Everything about Harlem Meer Central Park totally explained
Harlem Meer ("Meer" is Dutch for "Lake") occupies the northeast corner of
New York City's
Central Park, in a section of park that was added to the original site, which had originally ended at 106th Street. It lies north of the
Conservatory Garden, with a meandering and diverse shoreline that wraps around the bluff that contains the
Blockhouse, the remains of gun emplacements erected for the
War of 1812, which never saw action. Today Harlem Meer is reduced to eleven acres and 1.2 kilometers (3/4 mile) circumference by the construction of
Lasker Rink and Pool, for summer swimming and winter ice-skating, over its westernmost end.
The Meer, as
Frederick Law Olmsted and
Calvert Vaux called it, was excavated in the lowest-lying section of the park, a semi-brackish, partly tidal wetland, which drained slowly into the
East River and separated the former suburb of
Harlem to the north from the lower part of
Manhattan Island. To avoid the swamp, the
Boston Post Road had detoured westwards into the future park site, rising to cross McGown's Pass. The Meer and its wooded landscape were carried out by
Andrew Haswell Green, to Olmstead and Vaux's specifications, from 1861, while Olmsted had been relegated to an advisory capacity.

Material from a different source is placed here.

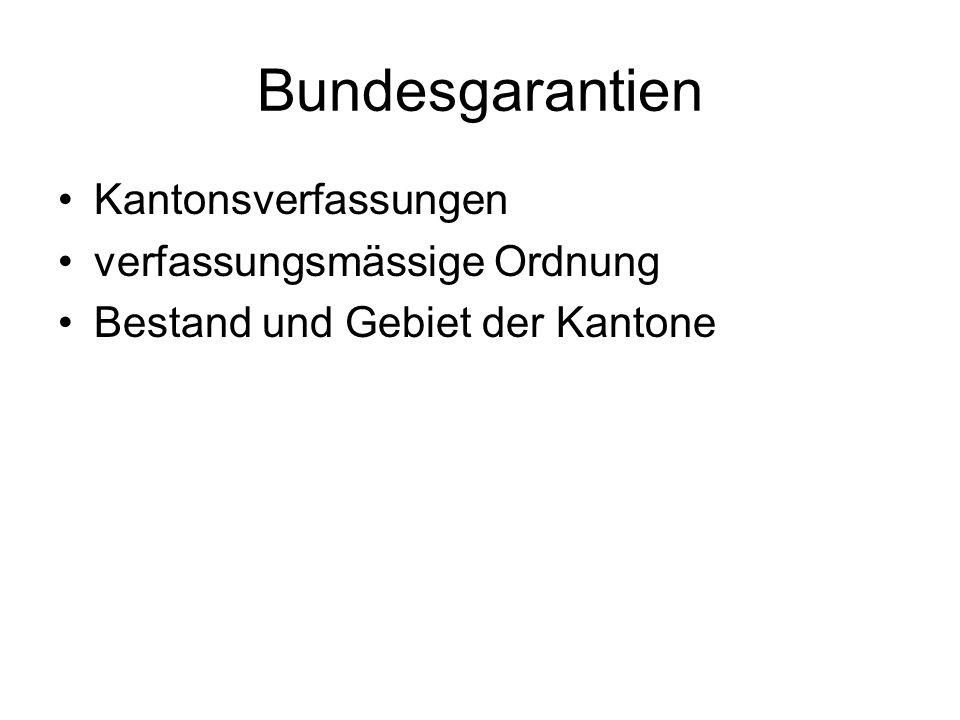 Bundesgarantien Kantonsverfassungen verfassungsmässige Ordnung Bestand und Gebiet der Kantone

Harlem Meer once again has natural-seeming banks, restored in 1988-93 after a 1940s concrete curbing was removed, and the Meer was cleaned of of sediment and debris and redredged. On its north shore, the
Charles A. Dana Discovery Center was constructed, to provide visitor orientation for the north end of Central Park, in a style intended to harmonize with Calvert Vaux's original park structures. The waterside plaza next to it's the site for the late-afternoon Harlem Meer Performance Festivals, the last week of May and the first week of September. Catch-and-release fishing is a favorite summertime occupation along the Meer's banks.
An island in the Meer provides a retreat for waterfowl.